How to Buy an Artificial Leg in Laos (and why you probably should)

Posted by - February 2, 2017 | Category: Asia, Escapes, Laos

COPE Visitor Centre Vientiane Laos how to buy an artificial leg

I was going to title this article simply by what it’s actually about — The COPE Visitor Centre in Vientiane, Laos — but how many of you would’ve clicked on it knowing it was a post about people getting their limbs blown off and the organization that helps them…well, cope?


It’s still possible to buy an artificial leg or arm if that’s what you’ve come for — and I encourage you to do so — the only caveat is that it gets donated to someone who desperately needs it. I’ll tell you how at the end of the page.

COPE Visitor Centre, Vientiane, Laos

COPE Visitor Centre Vientiane Laos entrance

Laos holds the dubious distinction of being the most bombed country in the world. According to Legacies of War, more than 2 million tons of ordnance were dropped on the country by the U.S. from 1964 to 1979 during some 580,000 bombing missions.

That’s the equivalent of a planeload of bombs every 8 minutes, 24-hours a day, for 9 years.

Many of those bombing missions let loose so-called cluster bombs — a larger missile that opens up mid-flight, ejecting often hundreds of smaller submunitions with the sole purpose to maim or kill.

The thing is, some 40-odd years after the war ended, those cluster bombs are still maiming and killing. Up to 30% of the devices never exploded upon impact, and now farmers tending their fields or children getting up to what children get up to run the risk of losing life or limb.

※

* [Stated exercise 1]
Rewrite the section of the COPE Visitor Centre text starting with "Laos holds the" and going on through "life or limb.", renaming "cluster bombs" to "cluster munitions" wherever it occurs.

※

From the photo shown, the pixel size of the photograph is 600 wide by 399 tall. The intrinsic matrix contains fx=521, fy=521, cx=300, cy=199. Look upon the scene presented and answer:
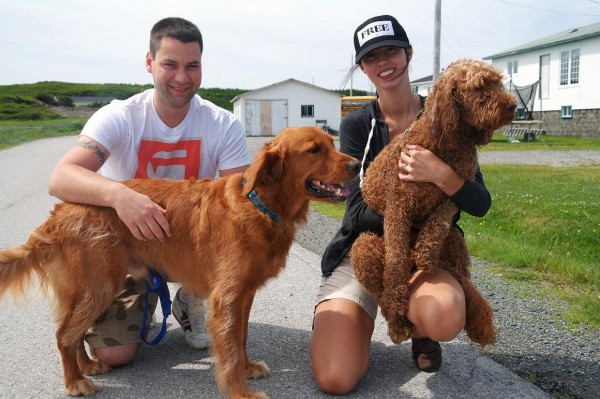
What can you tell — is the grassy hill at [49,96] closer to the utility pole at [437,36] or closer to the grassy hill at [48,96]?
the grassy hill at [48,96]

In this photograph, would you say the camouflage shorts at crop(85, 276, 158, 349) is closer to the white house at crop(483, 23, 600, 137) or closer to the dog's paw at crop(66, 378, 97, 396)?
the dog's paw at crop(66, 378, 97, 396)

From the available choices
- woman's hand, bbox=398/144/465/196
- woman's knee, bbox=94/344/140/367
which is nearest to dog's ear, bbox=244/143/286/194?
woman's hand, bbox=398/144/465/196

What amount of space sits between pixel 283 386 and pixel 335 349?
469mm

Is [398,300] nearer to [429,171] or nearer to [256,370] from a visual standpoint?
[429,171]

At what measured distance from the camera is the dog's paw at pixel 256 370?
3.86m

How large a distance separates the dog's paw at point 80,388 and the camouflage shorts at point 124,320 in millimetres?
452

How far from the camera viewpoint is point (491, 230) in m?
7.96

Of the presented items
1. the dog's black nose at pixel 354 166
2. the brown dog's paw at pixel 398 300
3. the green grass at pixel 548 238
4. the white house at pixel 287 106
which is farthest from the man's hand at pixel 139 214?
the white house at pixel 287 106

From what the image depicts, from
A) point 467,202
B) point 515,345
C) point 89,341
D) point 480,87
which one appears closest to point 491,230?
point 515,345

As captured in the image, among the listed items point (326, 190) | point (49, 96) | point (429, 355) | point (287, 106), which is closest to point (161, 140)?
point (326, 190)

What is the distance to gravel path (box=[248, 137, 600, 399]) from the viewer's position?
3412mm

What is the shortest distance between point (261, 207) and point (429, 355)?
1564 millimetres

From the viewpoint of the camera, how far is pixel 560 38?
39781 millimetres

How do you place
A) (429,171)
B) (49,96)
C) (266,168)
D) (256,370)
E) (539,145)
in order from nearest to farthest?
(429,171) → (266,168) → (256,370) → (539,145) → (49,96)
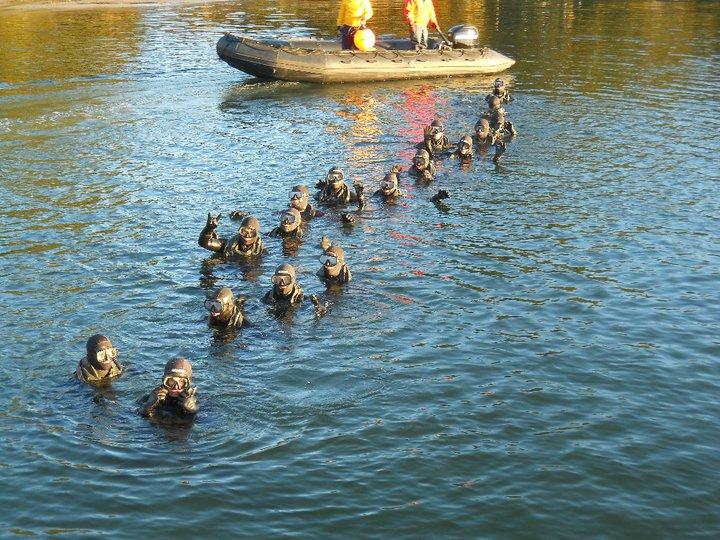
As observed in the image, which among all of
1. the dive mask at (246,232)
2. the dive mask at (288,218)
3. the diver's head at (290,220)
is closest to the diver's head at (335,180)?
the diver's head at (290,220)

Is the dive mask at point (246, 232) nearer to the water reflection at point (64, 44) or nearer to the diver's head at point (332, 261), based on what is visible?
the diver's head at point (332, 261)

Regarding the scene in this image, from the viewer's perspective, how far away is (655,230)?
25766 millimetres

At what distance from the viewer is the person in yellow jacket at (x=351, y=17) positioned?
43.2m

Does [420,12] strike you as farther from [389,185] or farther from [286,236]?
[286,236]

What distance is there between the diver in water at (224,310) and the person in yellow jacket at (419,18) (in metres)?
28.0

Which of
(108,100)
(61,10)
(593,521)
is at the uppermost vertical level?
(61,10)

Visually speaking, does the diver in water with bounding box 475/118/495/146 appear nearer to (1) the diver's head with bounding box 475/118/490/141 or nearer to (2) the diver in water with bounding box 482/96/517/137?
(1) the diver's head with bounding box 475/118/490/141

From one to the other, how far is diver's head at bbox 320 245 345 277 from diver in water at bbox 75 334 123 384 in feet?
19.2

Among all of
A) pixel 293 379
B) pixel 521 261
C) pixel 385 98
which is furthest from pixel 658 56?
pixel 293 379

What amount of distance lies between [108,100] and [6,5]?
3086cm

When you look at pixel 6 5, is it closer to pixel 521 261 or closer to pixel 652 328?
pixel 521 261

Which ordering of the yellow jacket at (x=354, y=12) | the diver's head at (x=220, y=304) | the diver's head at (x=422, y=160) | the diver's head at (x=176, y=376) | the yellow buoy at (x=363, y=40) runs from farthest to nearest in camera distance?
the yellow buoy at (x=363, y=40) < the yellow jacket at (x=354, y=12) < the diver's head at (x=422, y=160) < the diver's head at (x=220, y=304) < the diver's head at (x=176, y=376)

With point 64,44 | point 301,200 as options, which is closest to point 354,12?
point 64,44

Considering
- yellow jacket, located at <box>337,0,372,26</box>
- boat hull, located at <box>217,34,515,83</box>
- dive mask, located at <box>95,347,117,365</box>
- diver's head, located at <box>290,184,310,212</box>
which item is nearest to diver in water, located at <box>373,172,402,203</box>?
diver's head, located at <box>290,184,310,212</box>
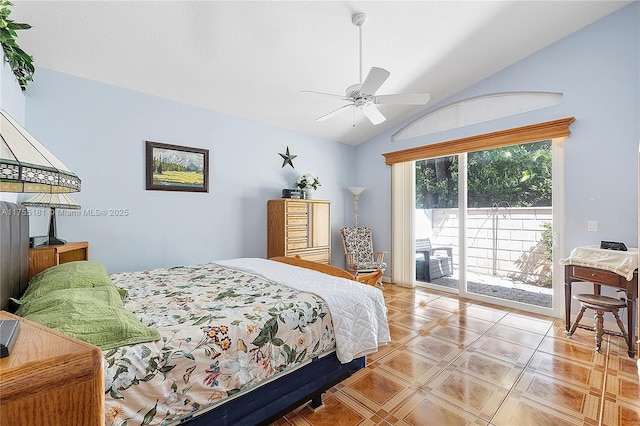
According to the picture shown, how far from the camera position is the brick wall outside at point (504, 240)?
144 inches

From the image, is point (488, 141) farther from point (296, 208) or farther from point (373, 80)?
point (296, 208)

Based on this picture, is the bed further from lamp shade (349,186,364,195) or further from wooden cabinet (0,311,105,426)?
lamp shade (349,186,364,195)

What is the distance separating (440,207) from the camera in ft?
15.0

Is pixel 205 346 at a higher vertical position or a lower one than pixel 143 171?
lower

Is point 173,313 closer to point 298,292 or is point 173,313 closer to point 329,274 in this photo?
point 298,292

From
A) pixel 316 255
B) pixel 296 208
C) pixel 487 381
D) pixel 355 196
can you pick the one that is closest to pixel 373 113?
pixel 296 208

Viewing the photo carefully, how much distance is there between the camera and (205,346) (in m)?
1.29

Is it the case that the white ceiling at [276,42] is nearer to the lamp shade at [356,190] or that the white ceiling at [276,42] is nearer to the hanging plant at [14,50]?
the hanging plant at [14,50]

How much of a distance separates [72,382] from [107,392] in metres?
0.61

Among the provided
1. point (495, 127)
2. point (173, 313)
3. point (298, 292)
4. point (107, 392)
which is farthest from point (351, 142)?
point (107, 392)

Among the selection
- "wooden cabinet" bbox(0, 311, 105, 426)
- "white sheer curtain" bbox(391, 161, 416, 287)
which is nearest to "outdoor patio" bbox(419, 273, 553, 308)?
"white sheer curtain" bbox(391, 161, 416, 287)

※

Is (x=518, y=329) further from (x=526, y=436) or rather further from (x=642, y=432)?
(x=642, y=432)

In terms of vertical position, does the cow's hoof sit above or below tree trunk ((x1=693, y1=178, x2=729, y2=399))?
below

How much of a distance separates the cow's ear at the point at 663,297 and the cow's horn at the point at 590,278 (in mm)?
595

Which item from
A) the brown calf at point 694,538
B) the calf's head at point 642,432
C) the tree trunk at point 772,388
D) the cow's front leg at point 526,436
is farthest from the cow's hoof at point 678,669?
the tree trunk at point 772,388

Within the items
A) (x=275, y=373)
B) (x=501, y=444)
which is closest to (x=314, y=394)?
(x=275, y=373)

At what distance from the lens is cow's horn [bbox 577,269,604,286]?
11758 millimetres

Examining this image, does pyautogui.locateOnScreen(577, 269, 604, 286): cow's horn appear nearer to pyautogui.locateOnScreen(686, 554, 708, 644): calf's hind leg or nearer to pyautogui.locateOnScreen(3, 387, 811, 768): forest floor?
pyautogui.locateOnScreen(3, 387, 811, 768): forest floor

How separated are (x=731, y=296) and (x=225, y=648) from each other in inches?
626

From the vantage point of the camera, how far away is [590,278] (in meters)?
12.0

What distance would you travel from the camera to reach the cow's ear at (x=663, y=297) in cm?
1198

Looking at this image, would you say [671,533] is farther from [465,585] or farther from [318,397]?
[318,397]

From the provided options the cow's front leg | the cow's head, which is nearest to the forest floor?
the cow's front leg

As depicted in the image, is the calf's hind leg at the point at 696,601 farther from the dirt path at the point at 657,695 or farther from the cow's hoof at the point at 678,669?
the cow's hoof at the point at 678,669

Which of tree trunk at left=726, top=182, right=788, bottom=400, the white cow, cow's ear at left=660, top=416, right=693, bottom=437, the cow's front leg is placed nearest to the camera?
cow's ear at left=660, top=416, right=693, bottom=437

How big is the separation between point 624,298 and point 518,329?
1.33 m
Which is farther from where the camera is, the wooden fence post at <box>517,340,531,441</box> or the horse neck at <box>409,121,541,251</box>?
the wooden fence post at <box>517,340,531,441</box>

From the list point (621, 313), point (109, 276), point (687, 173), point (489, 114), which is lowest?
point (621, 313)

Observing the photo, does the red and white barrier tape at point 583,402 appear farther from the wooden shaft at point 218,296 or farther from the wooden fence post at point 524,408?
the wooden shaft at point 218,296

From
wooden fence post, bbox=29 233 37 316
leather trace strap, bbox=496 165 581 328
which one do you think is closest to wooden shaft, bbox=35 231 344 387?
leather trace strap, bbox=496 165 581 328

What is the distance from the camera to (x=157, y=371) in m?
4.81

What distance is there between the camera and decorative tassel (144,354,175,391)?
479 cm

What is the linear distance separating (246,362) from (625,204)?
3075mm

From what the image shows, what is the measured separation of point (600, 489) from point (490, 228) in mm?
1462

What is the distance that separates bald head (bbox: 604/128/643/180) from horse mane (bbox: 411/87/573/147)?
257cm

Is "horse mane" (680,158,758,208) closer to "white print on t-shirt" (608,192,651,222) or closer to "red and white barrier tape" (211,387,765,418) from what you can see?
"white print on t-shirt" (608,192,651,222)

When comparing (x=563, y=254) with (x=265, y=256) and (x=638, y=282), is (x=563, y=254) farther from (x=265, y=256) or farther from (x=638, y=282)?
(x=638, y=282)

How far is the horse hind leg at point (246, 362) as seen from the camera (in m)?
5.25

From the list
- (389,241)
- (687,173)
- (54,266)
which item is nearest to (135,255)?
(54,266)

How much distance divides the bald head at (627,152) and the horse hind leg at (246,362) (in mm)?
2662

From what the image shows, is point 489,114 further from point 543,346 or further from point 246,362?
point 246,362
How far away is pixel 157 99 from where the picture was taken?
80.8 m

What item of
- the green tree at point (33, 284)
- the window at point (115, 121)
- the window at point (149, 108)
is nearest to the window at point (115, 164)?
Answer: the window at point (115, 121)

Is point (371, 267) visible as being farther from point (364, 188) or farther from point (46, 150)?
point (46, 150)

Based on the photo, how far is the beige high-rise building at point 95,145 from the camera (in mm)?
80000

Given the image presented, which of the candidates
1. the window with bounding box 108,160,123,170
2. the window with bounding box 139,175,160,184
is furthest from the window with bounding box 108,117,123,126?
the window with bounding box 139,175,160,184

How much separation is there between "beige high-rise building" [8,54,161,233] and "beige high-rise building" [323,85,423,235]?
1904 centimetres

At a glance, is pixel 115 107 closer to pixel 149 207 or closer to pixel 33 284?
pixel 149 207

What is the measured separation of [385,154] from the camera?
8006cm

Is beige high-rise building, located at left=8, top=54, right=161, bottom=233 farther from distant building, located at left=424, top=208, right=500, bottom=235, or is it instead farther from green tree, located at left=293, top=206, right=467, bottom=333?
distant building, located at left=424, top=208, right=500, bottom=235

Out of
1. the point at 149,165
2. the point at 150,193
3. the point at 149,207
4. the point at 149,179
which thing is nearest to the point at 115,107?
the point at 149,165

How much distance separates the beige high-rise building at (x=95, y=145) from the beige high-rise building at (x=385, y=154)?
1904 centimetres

※

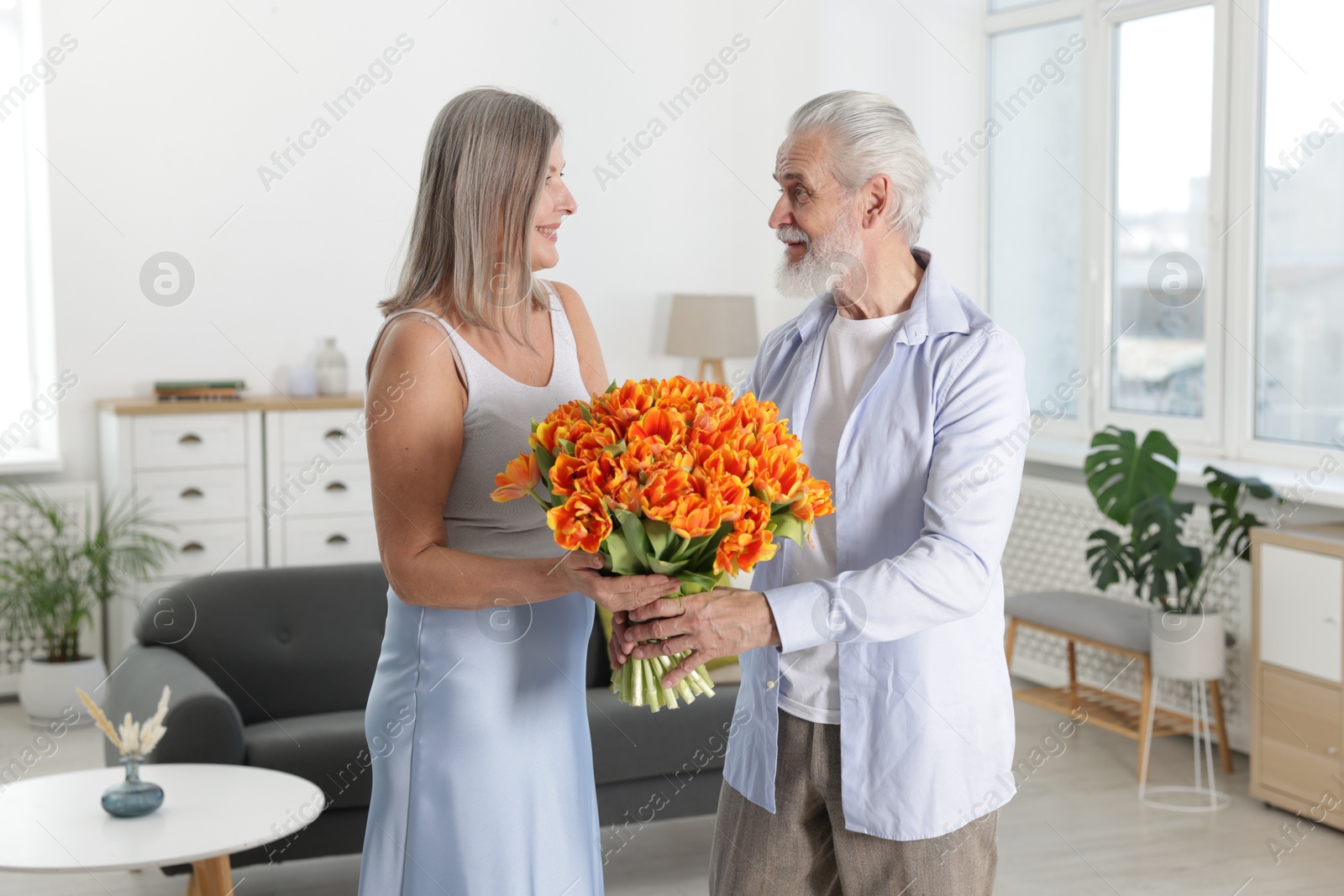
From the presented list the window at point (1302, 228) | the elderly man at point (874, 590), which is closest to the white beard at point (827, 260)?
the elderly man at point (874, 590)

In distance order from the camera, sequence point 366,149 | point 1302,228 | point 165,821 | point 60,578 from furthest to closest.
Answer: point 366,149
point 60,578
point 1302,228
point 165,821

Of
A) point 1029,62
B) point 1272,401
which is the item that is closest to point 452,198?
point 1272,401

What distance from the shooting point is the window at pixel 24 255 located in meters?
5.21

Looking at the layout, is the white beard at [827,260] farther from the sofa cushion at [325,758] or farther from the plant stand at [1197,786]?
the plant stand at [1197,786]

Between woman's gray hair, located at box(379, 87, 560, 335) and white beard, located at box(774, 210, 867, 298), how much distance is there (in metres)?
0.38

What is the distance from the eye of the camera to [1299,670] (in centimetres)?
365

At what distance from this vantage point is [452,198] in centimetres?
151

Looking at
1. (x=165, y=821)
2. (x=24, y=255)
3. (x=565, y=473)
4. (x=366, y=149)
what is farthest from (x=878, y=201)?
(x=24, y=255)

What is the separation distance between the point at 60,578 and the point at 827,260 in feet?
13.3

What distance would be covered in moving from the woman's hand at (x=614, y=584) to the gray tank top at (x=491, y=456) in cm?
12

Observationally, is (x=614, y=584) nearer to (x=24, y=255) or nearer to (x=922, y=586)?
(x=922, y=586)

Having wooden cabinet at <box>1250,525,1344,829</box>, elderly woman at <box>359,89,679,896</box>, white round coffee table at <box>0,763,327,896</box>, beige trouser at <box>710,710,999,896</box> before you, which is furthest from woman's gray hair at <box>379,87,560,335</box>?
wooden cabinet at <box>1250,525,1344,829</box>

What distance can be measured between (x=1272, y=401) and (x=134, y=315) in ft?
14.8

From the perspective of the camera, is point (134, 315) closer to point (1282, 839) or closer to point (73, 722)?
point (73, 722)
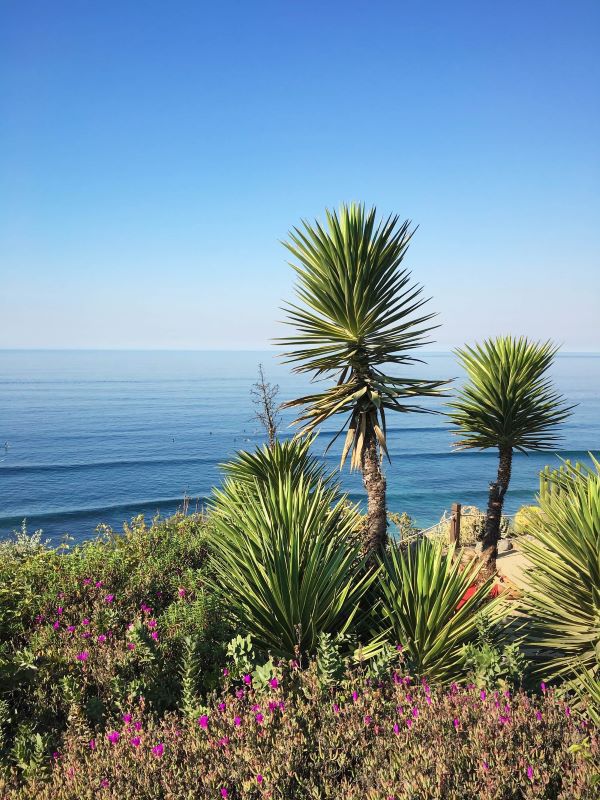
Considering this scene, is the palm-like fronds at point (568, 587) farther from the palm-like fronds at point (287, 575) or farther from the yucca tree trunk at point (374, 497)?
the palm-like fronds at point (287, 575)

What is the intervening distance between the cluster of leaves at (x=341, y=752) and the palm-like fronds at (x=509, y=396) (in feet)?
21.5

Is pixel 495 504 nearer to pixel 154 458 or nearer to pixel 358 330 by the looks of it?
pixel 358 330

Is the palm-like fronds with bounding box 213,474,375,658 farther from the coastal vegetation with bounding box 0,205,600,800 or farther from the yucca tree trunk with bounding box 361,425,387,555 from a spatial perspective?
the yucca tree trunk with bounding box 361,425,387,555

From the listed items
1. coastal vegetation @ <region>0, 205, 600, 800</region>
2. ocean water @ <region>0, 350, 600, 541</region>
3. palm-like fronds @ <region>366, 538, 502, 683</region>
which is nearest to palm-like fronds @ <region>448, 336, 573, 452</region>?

※

* [Stated exercise 2]
How many lines of the records contain the string "measured"? Case counts, and the reply is the number alone.

* [Problem solution 1]
Laos holds the dubious distinction of being the most bombed country in the world. According to Legacies of War, more than 2 million tons of ordnance were dropped on the country by the U.S. from 1964 to 1979 during some 580,000 bombing missions.

That’s the equivalent of a planeload of bombs every 8 minutes, 24-hours a day, for 9 years.

Many of those bombing missions let loose so-called cluster munitions — a larger missile that opens up mid-flight, ejecting often hundreds of smaller submunitions with the sole purpose to maim or kill.

The thing is, some 40-odd years after the war ended, those cluster munitions are still maiming and killing. Up to 30% of the devices never exploded upon impact, and now farmers tending their fields or children getting up to what children get up to run the risk of losing life or limb.

* [Problem solution 2]
4